In general, homeownership is one of the easiest paths to building wealth — if you make smart decisions about buying a home. If you get an affordable mortgage and pay it off on time, you will acquire an asset that is quite valuable (especially if your property has appreciated) just for making a monthly housing payment. That’s one big reason why homeowners tend to have a higher net worth than renters.

But, this does not mean that buying a house is the right way for everyone to get rich. In fact, the author of I Will Teach You To Be Rich Ramit Sethi has explained how you can actually make more money owning than renting. Here’s what he suggests doing.

Sethi’s suggestion for building wealth as a renter

On Twitter, Sethi explained that he makes “more money renting than owning,” by taking a few key actions.

Sethi explained that he lives in an area where the cost of living is high. He has chosen to rent a nice place there, rather than to buy a property. However, the home he rents has a lower monthly cost than owning a property would. He then invests the difference between what he would pay in rent and what he would pay to own a home.

So, his recipe for success is basically to spend less on renting than he would on owning and put the money into assets that produce a reasonable return for him. It is this invested money that will make him more over time than he believes he could earn through property appreciation.

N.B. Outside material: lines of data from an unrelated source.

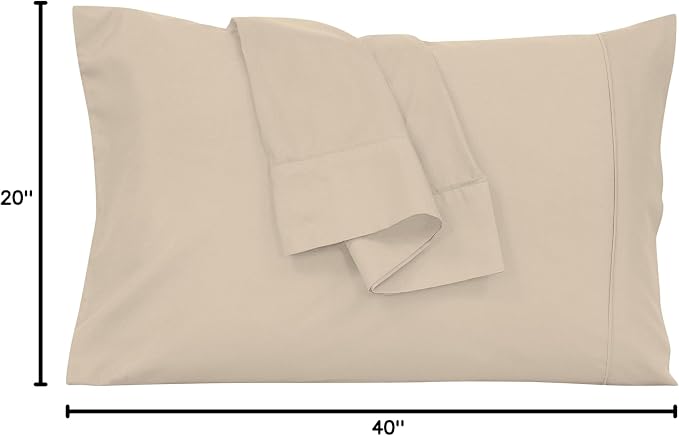 Royale Linens King Pillowcase Set of 2 - Image 10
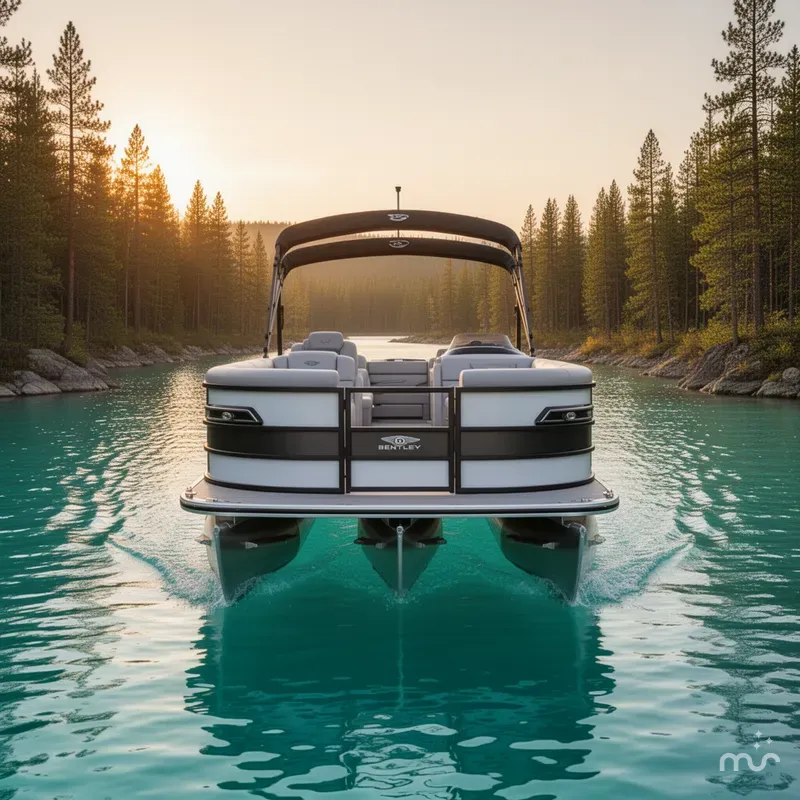 Slide: The Image of Bentley Pontoons 253 Elite QSB 2026 - 3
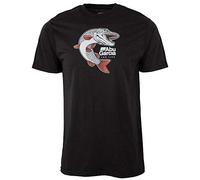 Abu Garcia T-Shirt Revo Beast Moyen Noir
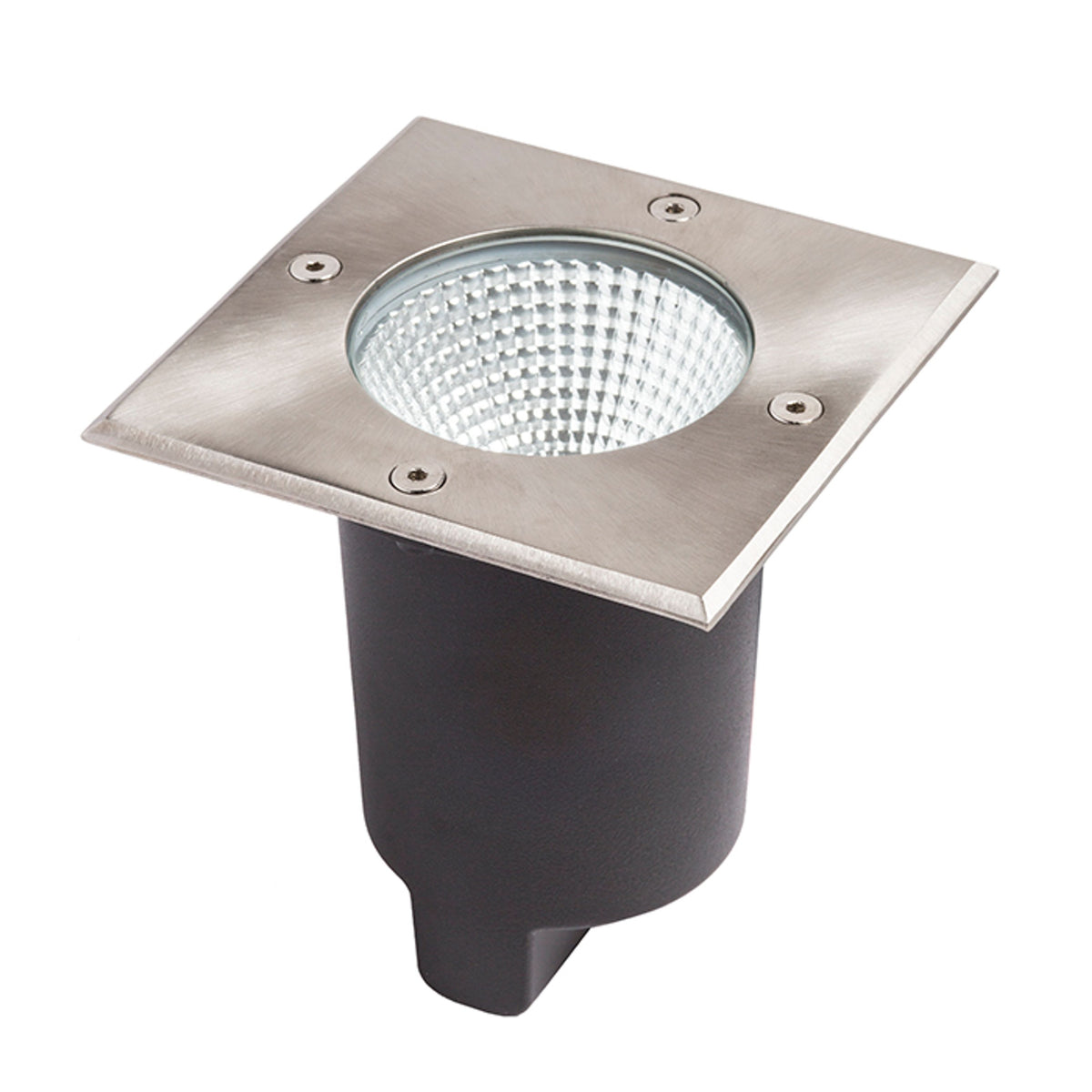 RENDL outdoor lamp RIZZ SQ 125   stainless steel 230V LED 7W 41° IP67  3000K R11962 4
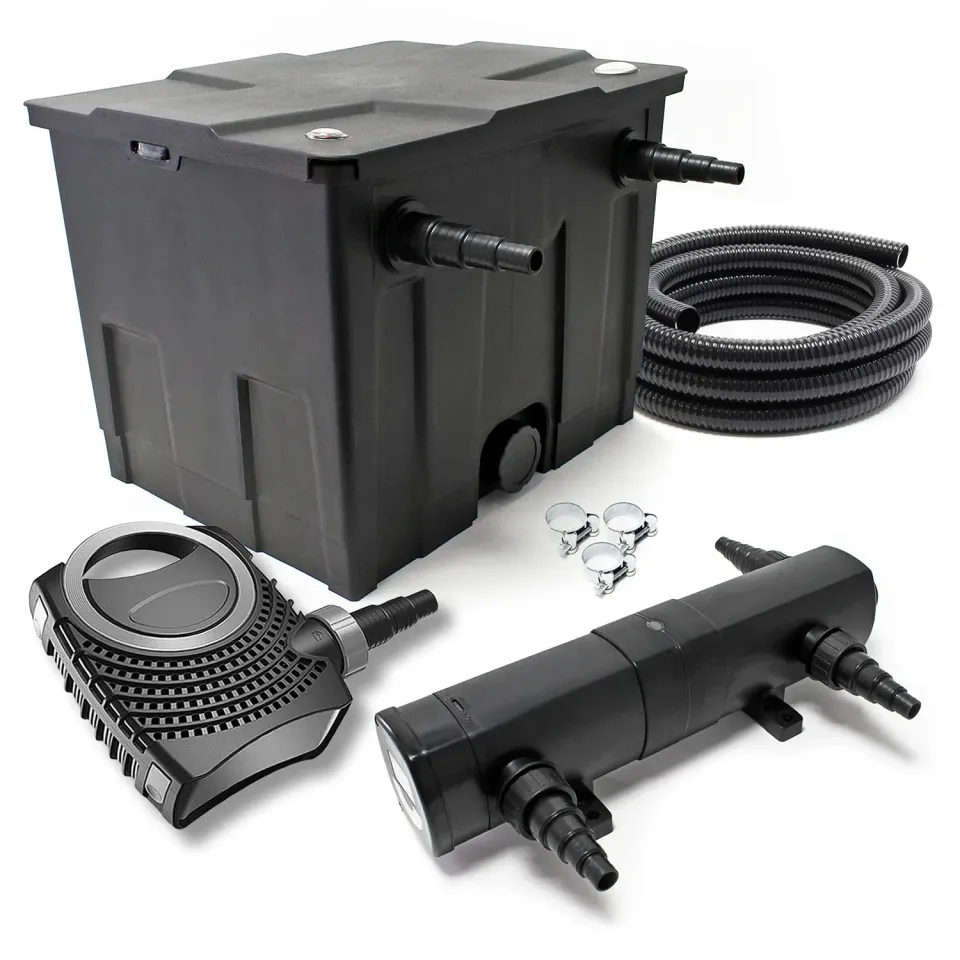SunSun CBF-350 set laghetto NEO 6000 24W tubo 5 m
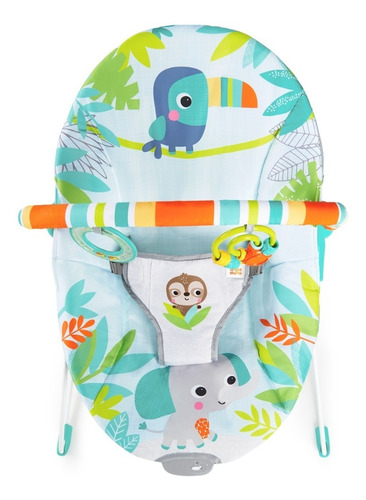 Imagen 7 de 8 de Silla Vibradora Bouncer Tucan Bright Starts K12227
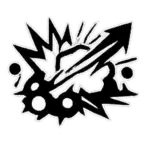 미세기포 붕괴 메커니즘 기반 아이콘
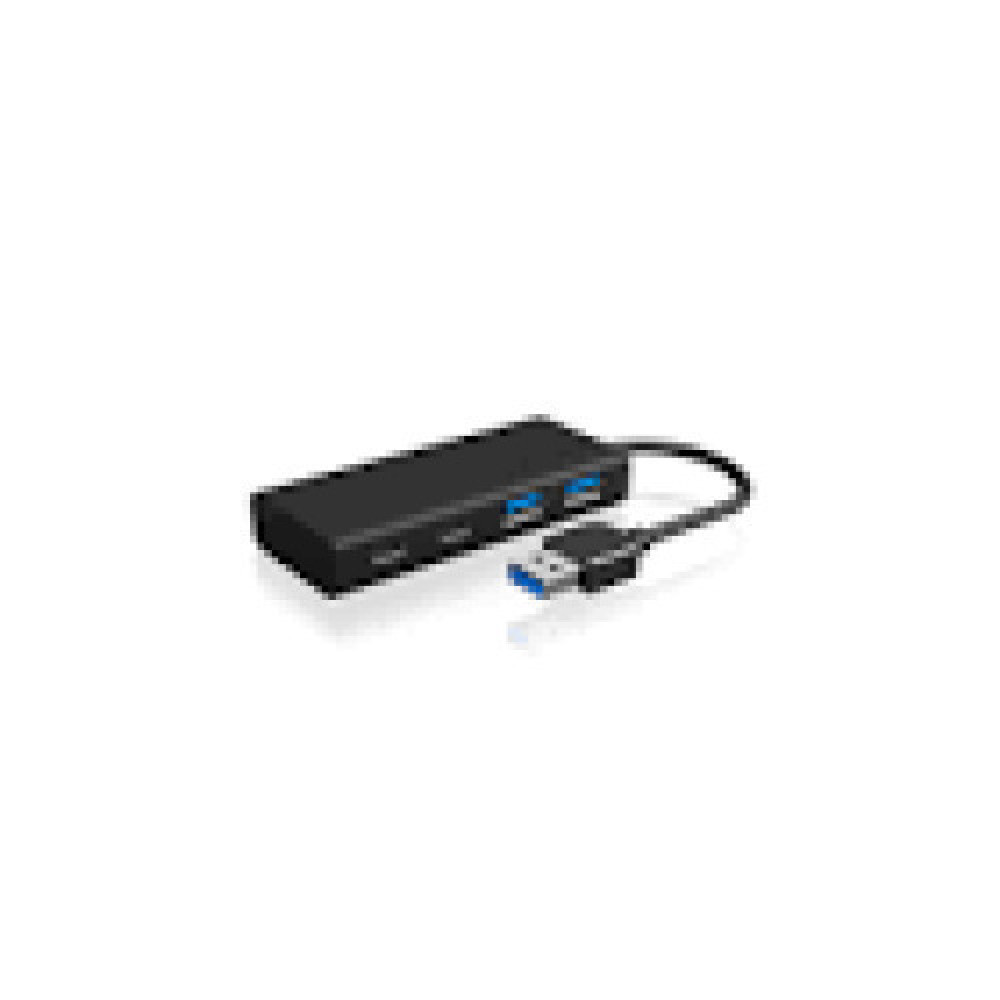 ICY BOX USB 3.0 HUB Type-C to 2x Type-C and 2x Type-A ports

Will this approach work for you?

Sethi’s approach is sound. After all, if you could rent a place to live for a few hundred, or a few thousand, dollars less than what it would cost to buy one, this can give you a lot of extra money that you can put into investments that will hopefully perform well for you.

And given the historical performance of the stock market versus real estate, it is reasonable to assume that you can often earn better returns by putting your money into the market than you would from hoping your property value goes up.

But, this approach will not work for everyone for a few key reasons.

Here’s why it might not

First, you may not live in an area where you can rent a comparable property for less than the cost of owning one. Rental inventory is larger in some areas than others, and if you can’t find a place to rent for an affordable cost that you actually want to live in, then you may be better off buying.

Second, you actually must be disciplined enough to invest money every single month if you take this approach. If you are renting for $1,000 less than it would cost you to buy, you would have to make sure you’re putting that $1,000 into the stock market or other investments. And this is a big problem for many people.

Most of us would do everything possible to make our mortgage payments, even if that means selling stuff or getting an extra job. But most people won’t go the same distance to make sure they are investing. In fact, there’s a really good chance that the $1,000 or whatever amount you should be investing will get eaten up by other expenses.

The fact that a home is a form of forced savings is often what makes it the best wealth-building tool for many. So, you’ll need to decide if you are disciplined enough to actually invest diligently — and check into whether there are affordable rental options where you live — if you want to follow Sethi’s plan for ending up richer as a renter.